Records of questions about scenes:
====

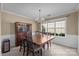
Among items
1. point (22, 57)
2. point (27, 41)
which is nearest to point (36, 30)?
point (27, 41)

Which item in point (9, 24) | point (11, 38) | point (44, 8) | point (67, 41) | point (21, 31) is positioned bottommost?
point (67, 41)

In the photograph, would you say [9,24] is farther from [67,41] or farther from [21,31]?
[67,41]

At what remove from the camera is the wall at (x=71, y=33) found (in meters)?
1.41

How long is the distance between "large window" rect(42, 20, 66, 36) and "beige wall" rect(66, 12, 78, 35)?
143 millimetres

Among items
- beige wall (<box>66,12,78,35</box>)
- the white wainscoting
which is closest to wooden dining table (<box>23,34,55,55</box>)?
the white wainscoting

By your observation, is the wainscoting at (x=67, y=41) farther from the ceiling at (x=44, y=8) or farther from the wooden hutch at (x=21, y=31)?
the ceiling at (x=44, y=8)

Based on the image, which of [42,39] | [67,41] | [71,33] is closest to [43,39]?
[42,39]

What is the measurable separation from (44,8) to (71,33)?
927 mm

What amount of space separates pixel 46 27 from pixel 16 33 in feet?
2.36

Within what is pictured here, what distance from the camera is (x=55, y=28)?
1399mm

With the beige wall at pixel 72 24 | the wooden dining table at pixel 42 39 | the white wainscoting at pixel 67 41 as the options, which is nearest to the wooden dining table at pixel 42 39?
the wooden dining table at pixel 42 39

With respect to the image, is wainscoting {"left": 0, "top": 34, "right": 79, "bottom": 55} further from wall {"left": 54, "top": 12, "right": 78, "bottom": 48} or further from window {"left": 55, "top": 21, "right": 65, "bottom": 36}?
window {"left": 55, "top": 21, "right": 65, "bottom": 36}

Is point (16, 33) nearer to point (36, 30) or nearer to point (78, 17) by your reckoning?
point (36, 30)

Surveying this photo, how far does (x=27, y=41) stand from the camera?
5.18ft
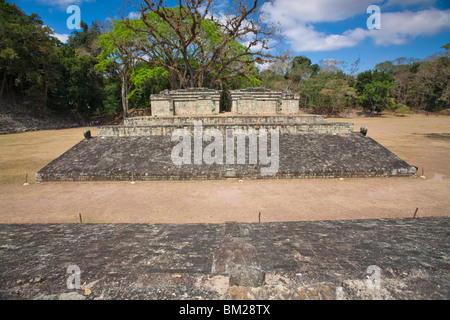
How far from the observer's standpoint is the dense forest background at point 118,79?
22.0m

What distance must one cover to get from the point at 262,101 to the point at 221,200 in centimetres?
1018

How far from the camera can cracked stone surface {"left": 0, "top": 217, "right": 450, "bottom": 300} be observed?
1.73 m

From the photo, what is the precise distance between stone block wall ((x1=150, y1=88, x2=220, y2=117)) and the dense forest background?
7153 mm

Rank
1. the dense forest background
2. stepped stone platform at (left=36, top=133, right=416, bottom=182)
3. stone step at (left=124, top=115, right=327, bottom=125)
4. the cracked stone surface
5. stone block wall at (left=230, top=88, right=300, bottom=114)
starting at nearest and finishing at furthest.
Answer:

====

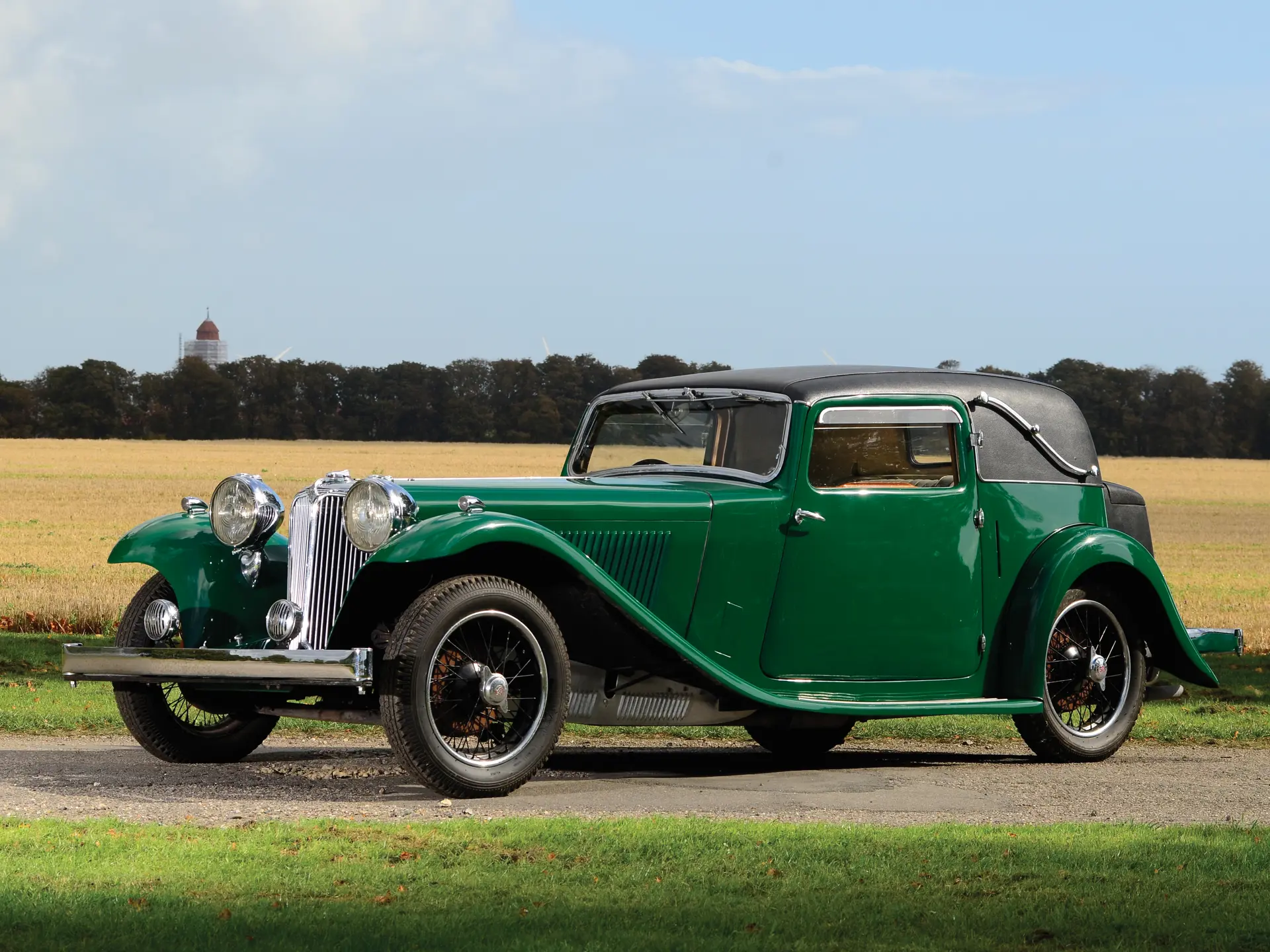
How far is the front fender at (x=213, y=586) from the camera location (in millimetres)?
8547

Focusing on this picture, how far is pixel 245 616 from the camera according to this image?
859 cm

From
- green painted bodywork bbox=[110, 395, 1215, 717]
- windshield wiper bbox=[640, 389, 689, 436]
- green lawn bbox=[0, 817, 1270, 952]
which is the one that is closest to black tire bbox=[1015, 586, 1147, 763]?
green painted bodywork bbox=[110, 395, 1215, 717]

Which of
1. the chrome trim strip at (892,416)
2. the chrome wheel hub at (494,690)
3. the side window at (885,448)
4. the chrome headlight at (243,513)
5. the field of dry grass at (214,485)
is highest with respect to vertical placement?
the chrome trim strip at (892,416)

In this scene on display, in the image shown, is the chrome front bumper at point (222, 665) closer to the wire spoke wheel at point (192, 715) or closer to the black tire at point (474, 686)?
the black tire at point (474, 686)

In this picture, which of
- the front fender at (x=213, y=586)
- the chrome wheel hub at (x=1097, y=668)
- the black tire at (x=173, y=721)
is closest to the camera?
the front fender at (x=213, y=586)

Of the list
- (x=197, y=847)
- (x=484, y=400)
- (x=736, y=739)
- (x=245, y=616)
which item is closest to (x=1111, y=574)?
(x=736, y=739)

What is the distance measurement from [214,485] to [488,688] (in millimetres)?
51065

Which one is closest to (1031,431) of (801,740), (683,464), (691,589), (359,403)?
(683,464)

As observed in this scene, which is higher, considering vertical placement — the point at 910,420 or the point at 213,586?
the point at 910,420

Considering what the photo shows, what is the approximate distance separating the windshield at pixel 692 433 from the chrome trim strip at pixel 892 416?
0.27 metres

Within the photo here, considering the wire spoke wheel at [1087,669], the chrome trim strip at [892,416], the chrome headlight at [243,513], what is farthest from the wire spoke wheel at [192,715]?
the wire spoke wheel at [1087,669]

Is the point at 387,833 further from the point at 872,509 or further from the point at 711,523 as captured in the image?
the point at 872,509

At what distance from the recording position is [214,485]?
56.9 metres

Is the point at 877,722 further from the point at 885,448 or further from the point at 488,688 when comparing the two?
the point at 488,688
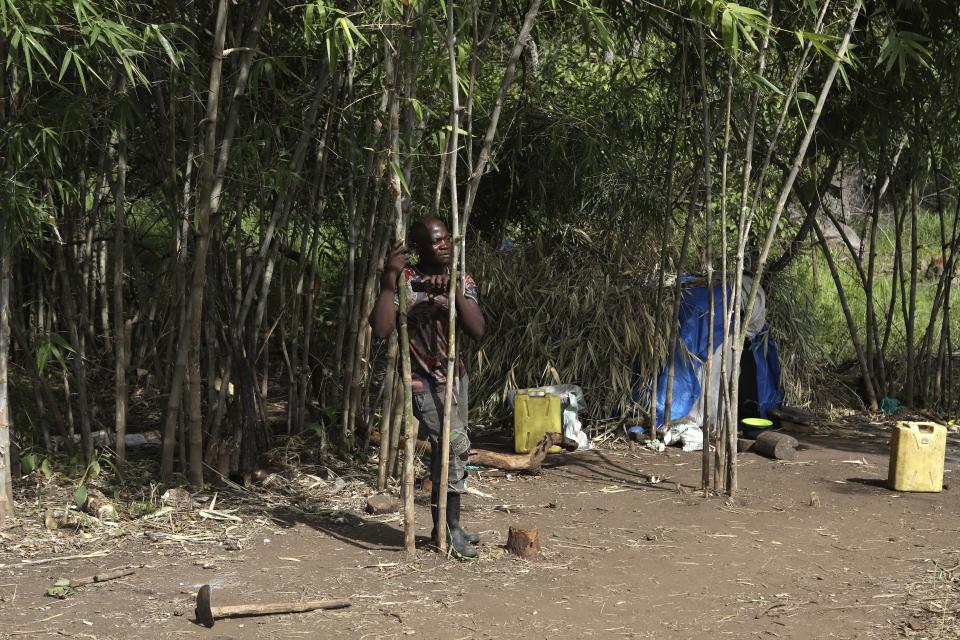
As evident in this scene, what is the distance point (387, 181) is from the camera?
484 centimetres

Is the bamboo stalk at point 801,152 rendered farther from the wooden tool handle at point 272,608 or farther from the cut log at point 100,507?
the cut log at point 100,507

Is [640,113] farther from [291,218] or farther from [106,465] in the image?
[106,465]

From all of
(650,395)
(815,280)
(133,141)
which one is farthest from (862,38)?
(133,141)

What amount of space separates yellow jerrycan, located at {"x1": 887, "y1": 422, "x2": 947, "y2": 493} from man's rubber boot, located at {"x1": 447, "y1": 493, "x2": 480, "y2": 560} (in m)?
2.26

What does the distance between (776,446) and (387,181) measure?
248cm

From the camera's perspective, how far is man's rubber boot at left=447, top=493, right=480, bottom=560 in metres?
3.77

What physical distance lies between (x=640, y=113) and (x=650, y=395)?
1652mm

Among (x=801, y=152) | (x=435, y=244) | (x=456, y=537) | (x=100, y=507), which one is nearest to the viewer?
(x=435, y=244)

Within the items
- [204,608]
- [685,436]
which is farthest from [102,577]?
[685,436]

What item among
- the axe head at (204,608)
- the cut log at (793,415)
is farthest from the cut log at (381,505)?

====

## DO THIS
Locate each line in the data above that contains the word "millimetres" and copy those lines out in full.

## COMPLETED TASK
143 millimetres
How far is the front fender at (x=213, y=586) from the camera location (in millimetres)?
What is the distance measurement from [214,485] to [488,688] (in millimetres)?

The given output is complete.